La Cour constitutionnelle a donné dans un arrêt du 20 janvier 2010 (C. Const., 20 janvier 2010, n° 1/2010), qui a donné de la disposition une interprétation large quant àde son champ d’application. Celui-ci ne couvre pas uniquement la décision initiale mais également des erreurs commises par l’institution de sécurité sociale suite à une modification de la situation de l’assuré social. La cour fait sienne cette jurisprudence, rappelant également que la disposition ne vise pas les « décisions initiales » mais simplement les « décisions ». Est ainsi couverte la situation où l’institution de sécurité sociale n’a pas adapté le montant des prestations sociales versées suite à une modification de la situation familiale. Elle conclut que l’article 17 peut trouver à s’appliquer. à la présente cause.

En ce qui concerne les obligations de la personne handicapée, l’article 20bis de l’arrêté royal du 22 mai 2003 prévoit que celle-ci est dispensée de communiquer au Service des éléments nouveaux lorsqu’il s’agit de modifications aux informations visées à l’article 3, alinéa 1er, de la loi du 8 août 1983 organisant le registre national des personnes physiques (pour autant que ceci ait été signalé à l’administration communale) ainsi que tout nouvel élément (si celui-ci a déjà été communiqué à une autre institution de sécurité sociale).

La cour reprend longuement un arrêt de la Cour du travail de Liège (division Namur) du 23 juin 2015 (R.G. 2014/AN/160), arrêt particulièrement motivé traitant d’une question identique. La cour y a rappelé le caractère d’ordre public de la Charte de l’assuré social et a considéré que le fait pour le SPF de ne pas avoir tenu compte du 25e anniversaire d’un enfant alors que cette information était accessible à tout moment et de s’être abstenu de revoir immédiatement le droit à l’allocation de remplacement de revenus est constitutif d’une erreur – voire d’une faute –, le Service devant tenir compte de l’anniversaire de l’enfant et revoir le dossier sans attendre – ce qui aurait empêché la création d’un indu. La circonstance que cette décision de maintien du taux antérieur est implicite et n’a pas été notifiée est indifférente.
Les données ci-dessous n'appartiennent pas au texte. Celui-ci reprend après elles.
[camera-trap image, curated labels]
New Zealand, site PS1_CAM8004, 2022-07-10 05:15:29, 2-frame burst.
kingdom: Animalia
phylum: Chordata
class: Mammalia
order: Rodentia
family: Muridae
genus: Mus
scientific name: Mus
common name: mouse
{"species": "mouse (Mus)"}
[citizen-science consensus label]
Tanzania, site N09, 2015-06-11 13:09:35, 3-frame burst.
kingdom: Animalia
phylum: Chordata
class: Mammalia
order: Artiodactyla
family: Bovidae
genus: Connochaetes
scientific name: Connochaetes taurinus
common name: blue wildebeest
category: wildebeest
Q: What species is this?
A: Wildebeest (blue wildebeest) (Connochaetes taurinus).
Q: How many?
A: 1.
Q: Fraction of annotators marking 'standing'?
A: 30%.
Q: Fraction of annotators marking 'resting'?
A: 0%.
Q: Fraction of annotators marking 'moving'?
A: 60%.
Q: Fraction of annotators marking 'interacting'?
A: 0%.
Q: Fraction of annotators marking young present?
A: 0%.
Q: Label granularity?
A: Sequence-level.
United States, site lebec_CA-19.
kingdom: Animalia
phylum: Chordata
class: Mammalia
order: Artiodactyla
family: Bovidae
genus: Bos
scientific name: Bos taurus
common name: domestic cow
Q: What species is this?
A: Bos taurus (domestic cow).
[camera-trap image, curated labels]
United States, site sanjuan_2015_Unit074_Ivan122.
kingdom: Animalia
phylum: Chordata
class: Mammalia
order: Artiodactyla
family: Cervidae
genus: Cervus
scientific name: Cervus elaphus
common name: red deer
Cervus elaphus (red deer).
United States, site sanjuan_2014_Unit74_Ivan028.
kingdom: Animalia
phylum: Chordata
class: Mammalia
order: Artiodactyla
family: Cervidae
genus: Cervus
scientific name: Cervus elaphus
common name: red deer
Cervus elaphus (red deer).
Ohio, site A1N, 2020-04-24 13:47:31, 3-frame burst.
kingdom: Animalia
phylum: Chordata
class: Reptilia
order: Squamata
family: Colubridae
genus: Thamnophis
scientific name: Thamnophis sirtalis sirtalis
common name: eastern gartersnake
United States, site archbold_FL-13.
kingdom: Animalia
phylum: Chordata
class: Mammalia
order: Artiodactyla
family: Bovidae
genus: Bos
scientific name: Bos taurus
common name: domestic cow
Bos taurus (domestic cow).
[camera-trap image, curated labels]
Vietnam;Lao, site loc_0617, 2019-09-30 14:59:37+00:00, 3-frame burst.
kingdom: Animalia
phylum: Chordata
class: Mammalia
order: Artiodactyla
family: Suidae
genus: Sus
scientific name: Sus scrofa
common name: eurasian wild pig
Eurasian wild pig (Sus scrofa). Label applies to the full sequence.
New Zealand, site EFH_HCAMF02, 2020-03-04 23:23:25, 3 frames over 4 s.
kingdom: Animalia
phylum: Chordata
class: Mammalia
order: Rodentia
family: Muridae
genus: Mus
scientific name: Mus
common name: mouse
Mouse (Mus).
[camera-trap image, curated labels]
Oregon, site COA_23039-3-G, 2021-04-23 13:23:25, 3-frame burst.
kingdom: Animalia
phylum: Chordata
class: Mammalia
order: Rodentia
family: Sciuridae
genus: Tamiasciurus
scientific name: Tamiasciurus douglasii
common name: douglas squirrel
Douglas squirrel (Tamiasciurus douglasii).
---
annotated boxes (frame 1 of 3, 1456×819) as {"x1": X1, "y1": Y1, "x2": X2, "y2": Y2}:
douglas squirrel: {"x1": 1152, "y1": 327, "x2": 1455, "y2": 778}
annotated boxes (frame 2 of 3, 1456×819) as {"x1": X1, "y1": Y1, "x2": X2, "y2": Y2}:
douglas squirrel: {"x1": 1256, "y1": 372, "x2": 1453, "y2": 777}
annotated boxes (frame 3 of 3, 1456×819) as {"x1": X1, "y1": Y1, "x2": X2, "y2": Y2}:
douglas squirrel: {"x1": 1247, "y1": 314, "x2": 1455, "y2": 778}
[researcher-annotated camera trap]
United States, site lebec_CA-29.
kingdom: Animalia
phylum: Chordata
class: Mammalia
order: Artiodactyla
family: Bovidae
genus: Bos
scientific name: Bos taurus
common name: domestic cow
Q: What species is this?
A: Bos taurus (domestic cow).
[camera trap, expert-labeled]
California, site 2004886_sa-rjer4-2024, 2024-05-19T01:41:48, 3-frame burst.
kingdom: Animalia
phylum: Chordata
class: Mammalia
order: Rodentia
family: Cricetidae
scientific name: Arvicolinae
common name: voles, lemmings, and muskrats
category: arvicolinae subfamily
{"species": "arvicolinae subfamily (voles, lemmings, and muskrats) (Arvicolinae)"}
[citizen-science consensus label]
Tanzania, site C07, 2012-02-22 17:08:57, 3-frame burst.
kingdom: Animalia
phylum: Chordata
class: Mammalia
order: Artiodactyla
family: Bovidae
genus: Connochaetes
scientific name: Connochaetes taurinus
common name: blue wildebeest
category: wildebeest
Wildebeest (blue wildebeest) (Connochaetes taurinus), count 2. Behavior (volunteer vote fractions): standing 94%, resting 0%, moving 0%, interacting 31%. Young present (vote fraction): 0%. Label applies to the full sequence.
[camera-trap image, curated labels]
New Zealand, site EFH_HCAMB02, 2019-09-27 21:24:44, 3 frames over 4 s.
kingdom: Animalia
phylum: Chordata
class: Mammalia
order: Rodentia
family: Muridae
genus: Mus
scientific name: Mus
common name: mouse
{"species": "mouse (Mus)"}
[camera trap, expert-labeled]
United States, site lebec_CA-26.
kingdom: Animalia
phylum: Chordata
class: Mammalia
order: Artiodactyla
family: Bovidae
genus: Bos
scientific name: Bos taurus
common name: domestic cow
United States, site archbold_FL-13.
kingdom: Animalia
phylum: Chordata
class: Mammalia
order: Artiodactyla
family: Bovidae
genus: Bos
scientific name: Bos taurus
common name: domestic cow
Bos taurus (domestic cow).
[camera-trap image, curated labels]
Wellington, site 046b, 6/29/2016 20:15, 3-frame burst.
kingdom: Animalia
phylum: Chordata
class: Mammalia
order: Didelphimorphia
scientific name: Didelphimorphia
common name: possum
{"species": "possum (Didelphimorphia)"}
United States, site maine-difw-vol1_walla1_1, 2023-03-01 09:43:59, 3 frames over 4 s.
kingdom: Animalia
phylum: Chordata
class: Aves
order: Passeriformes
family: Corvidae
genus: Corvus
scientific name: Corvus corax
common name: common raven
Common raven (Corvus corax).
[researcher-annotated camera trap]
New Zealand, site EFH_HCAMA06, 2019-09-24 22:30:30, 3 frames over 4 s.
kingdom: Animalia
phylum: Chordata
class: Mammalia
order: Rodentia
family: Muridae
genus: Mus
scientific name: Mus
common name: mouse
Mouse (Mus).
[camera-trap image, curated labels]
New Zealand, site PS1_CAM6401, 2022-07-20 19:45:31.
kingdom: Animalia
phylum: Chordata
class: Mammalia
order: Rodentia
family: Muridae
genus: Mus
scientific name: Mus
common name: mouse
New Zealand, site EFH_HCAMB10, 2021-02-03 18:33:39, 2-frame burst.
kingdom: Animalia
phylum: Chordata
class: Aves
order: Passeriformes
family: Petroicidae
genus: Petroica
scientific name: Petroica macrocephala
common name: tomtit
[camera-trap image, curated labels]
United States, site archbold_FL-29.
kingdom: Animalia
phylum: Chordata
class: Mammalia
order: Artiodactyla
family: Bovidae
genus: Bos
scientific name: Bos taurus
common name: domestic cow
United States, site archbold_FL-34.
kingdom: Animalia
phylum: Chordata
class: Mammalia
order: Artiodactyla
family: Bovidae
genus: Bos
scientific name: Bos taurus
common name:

La cour a conclu à l’absence de rétroactivité de la décision.

Renvoi est également fait à un arrêt de la Cour du travail de Liège (division Neufchâteau) (C. trav. Liège (div. Neufchâteau), 12 avril 2023, R.G. 2022/AU/19), rendu également à propos de l’article 20bis de l’arrêté royal du 22 mai 2003 : dès lors que le SPF Sécurité sociale disposait des informations figurant au registre national, l’assuré social ne devait pas faire de déclaration et aucune faute ne peut lui être reprochée.

En la présente espèce, le SPF dispose d’une attestation établie par la caisse d’allocations familiales, qui contient notamment la date de naissance du fils. L’âge à laquelle il allait avoir 25 ans était donc une donnée connue. La mère a communiqué la date de naissance de son fils et n’était pas tenue de reprendre l’initiative d’une nouvelle communication quant à la date de son 25e anniversaire.

La cour confirme dès lors le jugement, la décision ne pouvant rétroagir et l’indu ne pouvant être réclamé.